SOURCE PASSAGE:
►

April 20, 1869: Valse caprice op.4 for piano by Pyotr Ilyich Tchaikovsky (28) is performed for the first time, in Moscow.
April 20, 1869: Johann Carl Gottfried Loewe dies of a stroke, in Kiel, Kingdom of Prussia, aged 72 years, four months and 21 days.
April 21, 1869: Louis Moreau Gottschalk (39) boards the steamship Kepler in Montevideo, making for Rio de Janeiro.
April 23, 1869: The Théâtre du Vaudeville is inaugurated in the boulevard des Capucines, Paris.
April 24, 1869: La cour du roi Pétaud, an opéra bouffe by Léo Delibes (33) to words of Gille and Jaime, is performed for the first time, at the Théâtre des Variétés, Paris.
May 2, 1869: Vladimir Stasov sends to Alyeksandr Borodin (35) an opera scenario based on the historical epic The Lay of Igor’s Campaign and The Ipatyevsky Chronicle. The composer is delighted.
May 4, 1869: The first offshore oil rig is patented by Thomas F. Rowland of Greenpoint, New York.
May 5, 1869: Hans Erich Pfitzner is born in Moscow, Russian Empire, the second child of Carl Robert Pfitzner, a violinist and Anne Wilhelmine Henriette Reimer.

◄

SOURCE DATA:
►

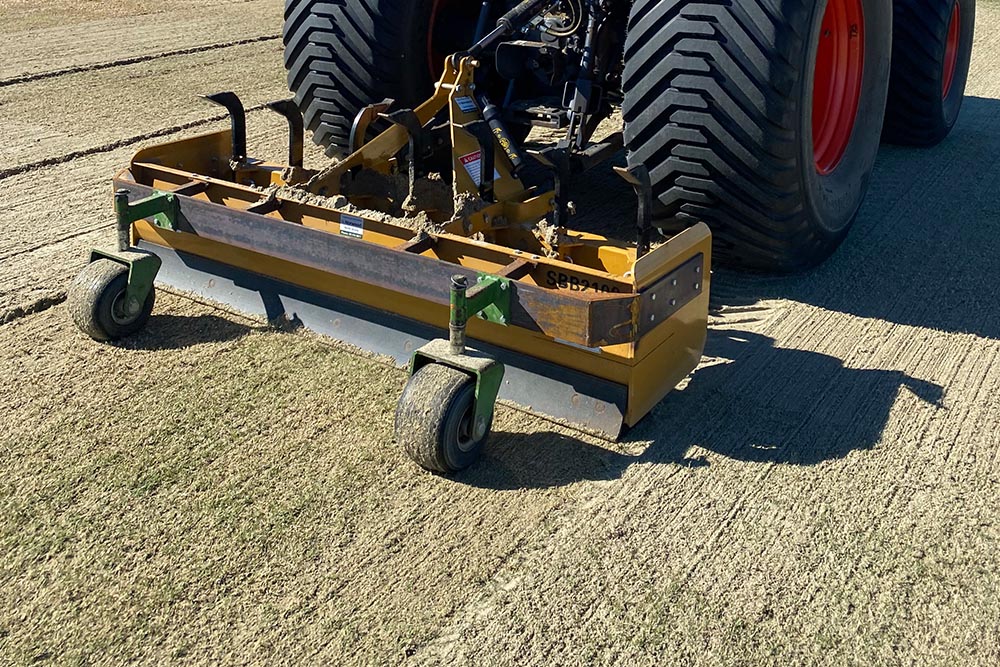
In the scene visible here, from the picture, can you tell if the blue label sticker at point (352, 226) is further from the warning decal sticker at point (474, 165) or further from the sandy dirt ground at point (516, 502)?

◄

PROBLEM DESCRIPTION: In the 1869 chronology, what steamship did Louis Moreau Gottschalk board in Montevideo?

WRITTEN REPLY: The Kepler.